* SOURCE TEXT:

****

Military institute in Daxi, Taoyuan, Taiwan

The Chung Cheng Institute of Technology (CCIT; 中正理工學院 (Zhōngzhèng Lǐgōng Xuéyuàn)) was a military institute of technology located in Daxi District, Taoyuan City, Taiwan. It served as the primary institution in the Republic of China for training officers specialising in science and technology for national defense. In 2000, it was merged into the newly established National Defense University (NDU).

== History ==

=== Predecessor institutions and name chronology ===

The following table summarises the full succession of institutional names that led to the founding of the Chung Cheng Institute of Technology:

| Year | Chinese Name | English Name | Notes |
|---|---|---|---|
| 1903 | 京師陸軍測繪學堂 | Beijing Army Surveying and Mapping School | Founded in Peking as a surveying and mapping school; predecessor of the Surveying lineage |
| 1911 | 中央陸地測量學校 | Central Army Survey School | Renamed after the founding of the Republic of China |
| 1917 | 漢陽兵工專門學校 | Hanyang Ordnance School | Founded at the Hanyang Arsenal by order of Premier Duan Qirui; predecessor of the main engineering lineage |
| 1922 | — | — | Temporarily suspended due to lack of funding |
| 1924 | 漢陽兵工專門學校 | Hanyang Ordnance School | Re-established; curriculum extended to four years |
| 1926 | 國民政府兵工專門學校 | National Government Ordnance School | Renamed following the Northern Expedition |
| 1933 | 軍政部兵工專門學校 | Ministry of Military Administration Ordnance School | Relocated to Nanjing; reorganised under the Ministry of Military Administration |
| 1945 | 中央測量學校 | Central Survey School | Renamed (surveying lineage); renamed again after relocation to Taiwan as 聯勤測量學校 |
| 1946 | 兵工工程學院 | Ordnance Engineering College | Upgraded to college-level institution |
| 1962 | 陸軍理工學院 | Army Institute of Technology | Separated from the Ordnance School in September 1962; placed under the Army General Headquarters; campus on Xinsheng South Road, Taipei |
| 1966 | 中正理工學院 | Chung Cheng Institute of Technology | Renamed in October 1966; placed directly under the Ministry of National Defense; new campus site selected in Daxi |
| 1968 | 中正理工學院 | Chung Cheng Institute of Technology | Campus relocated to Yuanshulin, Daxi, Taoyuan County in December 1968 |
| 1969 | 中正理工學院 | Chung Cheng Institute of Technology | Absorbed the Naval Engineering College (海軍工程學院) and the Joint Logistics Surveying School (聯勤測量學校) in March 1969 |
| 2000 | 國防大學中正理工學院 | Chung Cheng Institute of Technology, National Defense University | Merged into National Defense University on 8 May 2000 |
| 2006 | 國防大學理工學院 | Chung Cheng Institute of Technology, National Defense University | Renamed again on 1 September 2006 under the Northern Region Military Schools Consolidation Plan |

=== Engineering lineage: Origins (1917–1949) ===

The main engineering lineage of the institute traces its origins to 1917, when Premier Duan Qirui of the Beiyang government established the Hanyang Ordnance School (漢陽兵工專門學校) at the famous Hanyang Arsenal in Hankou (modern-day Wuhan), Hubei Province. The school was founded to train engineering talent for the defence industry, initially recruiting primary and junior high school graduates for half-day study and half-day factory internships. After three intakes, the school was temporarily suspended in 1922 due to budget shortfalls.

****

* STORED DATA:

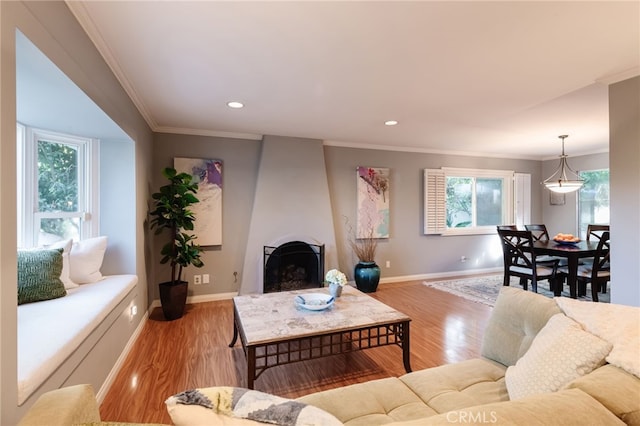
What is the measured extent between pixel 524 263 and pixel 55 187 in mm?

****

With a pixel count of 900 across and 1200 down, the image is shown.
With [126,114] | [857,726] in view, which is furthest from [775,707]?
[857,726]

****

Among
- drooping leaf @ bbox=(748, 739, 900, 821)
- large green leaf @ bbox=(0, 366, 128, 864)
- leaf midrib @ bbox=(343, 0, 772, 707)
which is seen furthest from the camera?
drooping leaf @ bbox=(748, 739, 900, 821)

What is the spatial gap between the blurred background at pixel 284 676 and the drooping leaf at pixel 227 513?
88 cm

****

* TASK INSTRUCTIONS:
(1) Repeat the passage of the Chung Cheng Institute of Technology text that begins at the words "Military institute in" and stops after "Defense University (NDU).".
(2) Render this sentence from the Chung Cheng Institute of Technology text in Spanish: "After three intakes, the school was temporarily suspended in 1922 due to budget shortfalls."
(3) Resume the text on the Chung Cheng Institute of Technology, picking up right after its final sentence.

* RESULTS BY TASK:
(1)
Military institute in Daxi, Taoyuan, Taiwan

The Chung Cheng Institute of Technology (CCIT; 中正理工學院 (Zhōngzhèng Lǐgōng Xuéyuàn)) was a military institute of technology located in Daxi District, Taoyuan City, Taiwan. It served as the primary institution in the Republic of China for training officers specialising in science and technology for national defense. In 2000, it was merged into the newly established National Defense University (NDU).

(2) Después de tres promociones de ingreso, la escuela fue suspendida temporalmente en 1922 debido a déficits presupuestarios.

(3)
In 1924, the school was re-established and upgraded, modelling itself on Japanese imperial universities with four-year programmes in armaments manufacturing and chemical engineering, recruiting senior high school graduates. In 1926, following the Northern Expedition, it was renamed the National Government Ordnance School (國民政府兵工專門學校). In 1933, with the establishment of the Ministry of Military Administration, it was reorganised as the Ministry of Military Administration Ordnance School (軍政部兵工專門學校) and relocated to Nanjing. Following the end of World War II in 1945, the institution was further upgraded in 1946 to become the Ordnance Engineering College (兵工工程學院), offering a full university-level programme.

=== Surveying lineage: Origins (1903–1949) ===

The surveying lineage of the institute dates back to 1903 (the 8th year before the founding of the Republic of China), when the Beijing Army Surveying and Mapping School (京師陸軍測繪學堂) was established in Peking. After the founding of the Republic of China in 1911, it was renamed the Central Army Survey School (中央陸地測量學校). The school relocated multiple times during the Northern Expedition and the Second Sino-Japanese War, and was renamed the Central Survey School (中央測量學校) on 1 March 1945. After relocating to Taiwan following the Chinese Civil War, it was renamed the Joint Logistics Surveying School (聯勤測量學校).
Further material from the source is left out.